### Work to be completed
Retype the complete listing exactly as it appears.

### Material provided

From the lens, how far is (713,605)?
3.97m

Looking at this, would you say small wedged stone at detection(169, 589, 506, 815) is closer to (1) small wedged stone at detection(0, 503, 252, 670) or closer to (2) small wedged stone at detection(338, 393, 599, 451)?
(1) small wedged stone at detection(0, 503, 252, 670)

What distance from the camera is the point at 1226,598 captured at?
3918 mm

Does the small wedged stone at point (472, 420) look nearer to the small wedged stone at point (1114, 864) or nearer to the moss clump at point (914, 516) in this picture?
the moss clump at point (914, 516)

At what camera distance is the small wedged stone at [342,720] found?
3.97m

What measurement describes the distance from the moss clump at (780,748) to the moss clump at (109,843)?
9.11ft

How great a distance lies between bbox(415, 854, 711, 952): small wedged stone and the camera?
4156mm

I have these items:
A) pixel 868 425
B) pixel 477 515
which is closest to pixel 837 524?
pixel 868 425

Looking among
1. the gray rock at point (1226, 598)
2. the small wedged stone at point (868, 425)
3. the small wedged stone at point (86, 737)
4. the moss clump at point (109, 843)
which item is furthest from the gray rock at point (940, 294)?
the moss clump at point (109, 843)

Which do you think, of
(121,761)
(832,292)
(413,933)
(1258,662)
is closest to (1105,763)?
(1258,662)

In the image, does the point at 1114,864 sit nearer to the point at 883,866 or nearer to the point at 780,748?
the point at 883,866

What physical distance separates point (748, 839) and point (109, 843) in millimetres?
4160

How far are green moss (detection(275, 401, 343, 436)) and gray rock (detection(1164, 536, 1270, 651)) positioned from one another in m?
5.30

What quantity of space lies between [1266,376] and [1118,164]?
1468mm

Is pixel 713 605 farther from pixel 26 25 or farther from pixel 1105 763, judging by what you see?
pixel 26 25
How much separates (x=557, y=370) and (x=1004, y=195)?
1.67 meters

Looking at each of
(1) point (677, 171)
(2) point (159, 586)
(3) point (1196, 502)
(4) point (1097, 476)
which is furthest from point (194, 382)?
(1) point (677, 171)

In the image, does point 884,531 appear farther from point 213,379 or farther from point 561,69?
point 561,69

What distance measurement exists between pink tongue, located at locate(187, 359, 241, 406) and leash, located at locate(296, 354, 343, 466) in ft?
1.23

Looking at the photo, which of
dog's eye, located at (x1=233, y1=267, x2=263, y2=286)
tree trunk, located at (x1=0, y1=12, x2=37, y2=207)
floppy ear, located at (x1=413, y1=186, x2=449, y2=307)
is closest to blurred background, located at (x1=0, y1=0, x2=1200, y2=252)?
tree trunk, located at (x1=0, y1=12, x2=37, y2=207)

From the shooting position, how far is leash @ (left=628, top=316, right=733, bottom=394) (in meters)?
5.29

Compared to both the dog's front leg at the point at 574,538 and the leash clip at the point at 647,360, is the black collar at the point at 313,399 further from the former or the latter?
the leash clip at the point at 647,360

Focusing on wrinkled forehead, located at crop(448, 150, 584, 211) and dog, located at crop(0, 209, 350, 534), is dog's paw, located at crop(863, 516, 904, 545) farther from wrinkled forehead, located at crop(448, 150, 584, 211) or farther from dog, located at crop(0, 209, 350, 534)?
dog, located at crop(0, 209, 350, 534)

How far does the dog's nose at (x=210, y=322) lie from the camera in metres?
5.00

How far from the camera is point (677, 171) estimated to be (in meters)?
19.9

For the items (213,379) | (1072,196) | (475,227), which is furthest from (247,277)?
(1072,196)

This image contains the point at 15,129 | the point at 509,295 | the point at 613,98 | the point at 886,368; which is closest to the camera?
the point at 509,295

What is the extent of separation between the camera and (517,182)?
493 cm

### Task response
From the lens, how far is (713,605)?
3.97m

Looking at this, would you say small wedged stone at detection(169, 589, 506, 815) is closer to (1) small wedged stone at detection(0, 503, 252, 670) or closer to (2) small wedged stone at detection(338, 393, 599, 451)?
(1) small wedged stone at detection(0, 503, 252, 670)

What distance from the camera is the point at 1226,598 captured at?
3918 mm

Does the small wedged stone at point (472, 420) look nearer to the small wedged stone at point (1114, 864) or nearer to the moss clump at point (914, 516) in this picture?
the moss clump at point (914, 516)

At what camera distance is the small wedged stone at [342,720] found?
3.97m

What measurement describes the distance from the moss clump at (780,748) to the moss clump at (109,843)?
9.11ft

How great a distance lies between bbox(415, 854, 711, 952): small wedged stone and the camera?
4156mm

I have these items:
A) pixel 868 425
B) pixel 477 515
which is closest to pixel 837 524?
pixel 868 425

Looking among
1. the gray rock at point (1226, 598)
2. the small wedged stone at point (868, 425)
3. the small wedged stone at point (86, 737)
4. the moss clump at point (109, 843)
which item is furthest from the gray rock at point (940, 294)?
the moss clump at point (109, 843)

Which do you think, of
(121,761)
(832,292)
(413,933)
(1258,662)
is closest to (1105,763)?
(1258,662)

In the image, does the point at 1114,864 sit nearer to the point at 883,866 or nearer to the point at 780,748?
the point at 883,866

What physical distance separates point (748, 839) and point (109, 843) in millimetres?
4160

How far are green moss (detection(275, 401, 343, 436)) and gray rock (detection(1164, 536, 1270, 651)) positioned from one another in m?
5.30

What quantity of space lies between [1266,376] and [1118,164]?
1468mm

Is pixel 713 605 farther from pixel 26 25 or farther from pixel 1105 763, judging by what you see?
pixel 26 25
How much separates (x=557, y=370) and (x=1004, y=195)?
1.67 meters

Looking at each of
(1) point (677, 171)
(2) point (159, 586)
(3) point (1196, 502)
(4) point (1097, 476)
which is furthest from point (194, 382)?
(1) point (677, 171)

In the image, does point 884,531 appear farther from point 213,379 or farther from point 561,69?
point 561,69

What distance measurement exists between pink tongue, located at locate(187, 359, 241, 406) and leash, located at locate(296, 354, 343, 466) in ft?
1.23

Looking at the photo, which of
dog's eye, located at (x1=233, y1=267, x2=263, y2=286)
tree trunk, located at (x1=0, y1=12, x2=37, y2=207)
floppy ear, located at (x1=413, y1=186, x2=449, y2=307)
is closest to blurred background, located at (x1=0, y1=0, x2=1200, y2=252)?
tree trunk, located at (x1=0, y1=12, x2=37, y2=207)

From the shooting position, how far is leash @ (left=628, top=316, right=733, bottom=394) (in meters)?
5.29

Compared to both the dog's front leg at the point at 574,538 and the leash clip at the point at 647,360, is the black collar at the point at 313,399 further from the former or the latter?
the leash clip at the point at 647,360

Focusing on wrinkled forehead, located at crop(448, 150, 584, 211) and dog, located at crop(0, 209, 350, 534), is dog's paw, located at crop(863, 516, 904, 545) farther from wrinkled forehead, located at crop(448, 150, 584, 211) or farther from dog, located at crop(0, 209, 350, 534)?
dog, located at crop(0, 209, 350, 534)

How far does the dog's nose at (x=210, y=322) lie from the camera in metres?
5.00

How far from the camera is point (677, 171) estimated to be (in meters)?
19.9

For the items (213,379) | (1072,196) | (475,227), which is furthest from (247,277)?
(1072,196)

This image contains the point at 15,129 | the point at 509,295 | the point at 613,98 | the point at 886,368; which is closest to the camera?
the point at 509,295

What is the extent of separation between the camera and (517,182)?
493 cm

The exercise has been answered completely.